Esta conjunción de males dificultará la salida del pesimismo que nos ronda hace tres años y que ha abonado el terreno para el arraigo de los movimientos populistas que ya han germinado en todas las esquinas del planeta.
Para los habitantes de esta parcela, que comenzamos a percibir el impacto que tendrá esa combinación catastrófica de inflación, decrecimiento económico, devaluación y reforma tributaria, el ciclo que comienza seguirá marcado por los mismos interrogantes con los que cerramos 2022, sumados a los temores que nos causan las reformas que vienen en materia de salud, pensiones y régimen laboral.
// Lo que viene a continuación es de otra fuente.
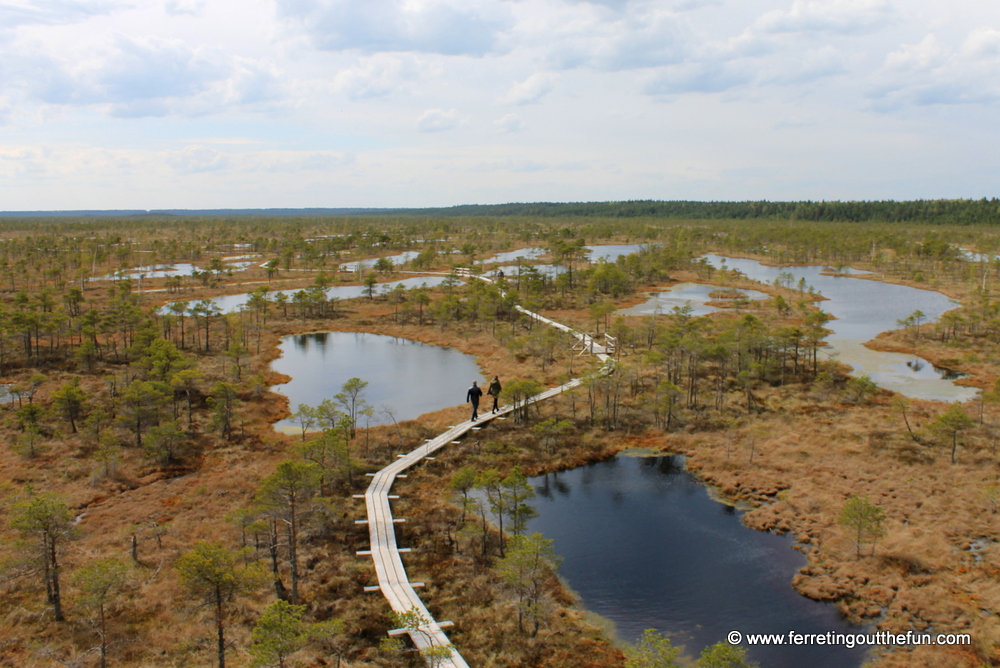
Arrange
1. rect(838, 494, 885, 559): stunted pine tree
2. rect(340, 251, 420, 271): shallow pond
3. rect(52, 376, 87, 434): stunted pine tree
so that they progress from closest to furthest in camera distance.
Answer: rect(838, 494, 885, 559): stunted pine tree, rect(52, 376, 87, 434): stunted pine tree, rect(340, 251, 420, 271): shallow pond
Mientras tanto nuestro mandatario, absorto en su egolatría y en la redacción de esa peculiar rapsodia de trinos ─muchos de ellos mendaces─ con la que sustituyó el oficio de gobernar, desatiende consejos y hace oídos sordos a los reiterados desaciertos, resbalones y tropezones de su errático séquito, muchas veces resultantes de la ausencia de comunicación y de directrices presidenciales.
Las promesas de cambio que cautivaron a 50,44% de los votantes del domingo 19 de junio del año pasado parecen estar inspiradas en la frase que Tancredi Falconeri le lanza a su aristocrático tío Fabrizio en El gatopardo, la recordada novela de Giuseppe Tomasi di Lampedusa: “si queremos que todo siga como está, es necesario que todo cambie”.
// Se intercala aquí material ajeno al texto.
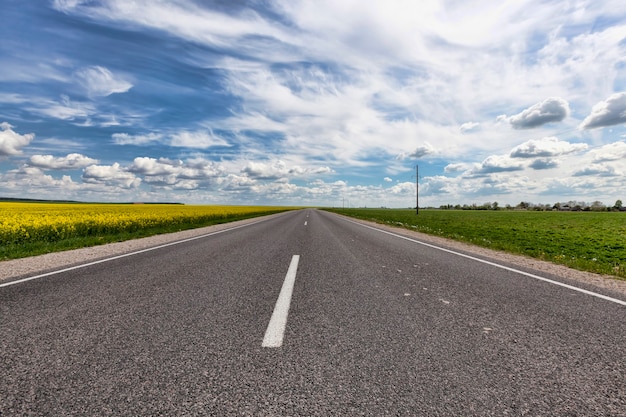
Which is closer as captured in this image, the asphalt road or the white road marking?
the asphalt road

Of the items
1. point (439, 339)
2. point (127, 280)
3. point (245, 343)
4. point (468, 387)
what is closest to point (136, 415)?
point (245, 343)

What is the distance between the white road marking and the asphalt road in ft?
0.19

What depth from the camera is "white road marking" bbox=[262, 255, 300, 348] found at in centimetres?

Este año del cambio para que nada cambie es también, según la tradición china, el del conejo. Si nos atenemos a la connotación de falsía que los colombianos le damos a ese simpático animalito, también debemos estar preparados para soportar el desencanto y la frustración de todos los decepcionados, que ejercerán su derecho a la protesta apelando a la destrucción, a la violencia y al irrespeto de los derechos de los demás.
Así pues, el panorama no parece ser el más propicio para vivir sabroso. Los doce meses que siguen, ya sean de alboroto, de desasosiego o de simple incertidumbre exigen revitalizar la virtud de la serenidad, que por cuenta de la polarización hemos dejado de lado. Por esto escogí estos tres propósitos de año nuevo: el primero, practicar la aceptación incondicional.
Al admitir que hay cosas cuyo control se nos escapa, nos liberamos del estrés y la ansiedad que a menudo surgen del desasosiego. El segundo, definir prioridades claras, pues una visión nítida de lo que queremos lograr nos ayuda a mantener la calma. Y el tercero, cultivar la gratitud, que beneficia para la salud mental y emocional, mejora el estado de ánimo, fortalece las relaciones y aumenta la resiliencia. Buscar cada día algo para agradecer, por pequeño que sea, es una buena manera de comenzar.
Ahora, más que nunca necesitamos de actitudes diferentes para asumir y resolver los problemas que se avecinan, sin la contaminación de la visceralidad que con frecuencia nos agobia. Por esto, debemos hacer nuestro mejor esfuerzo para que el 2023 sea el año de la calma, del aplomo y de la moderación.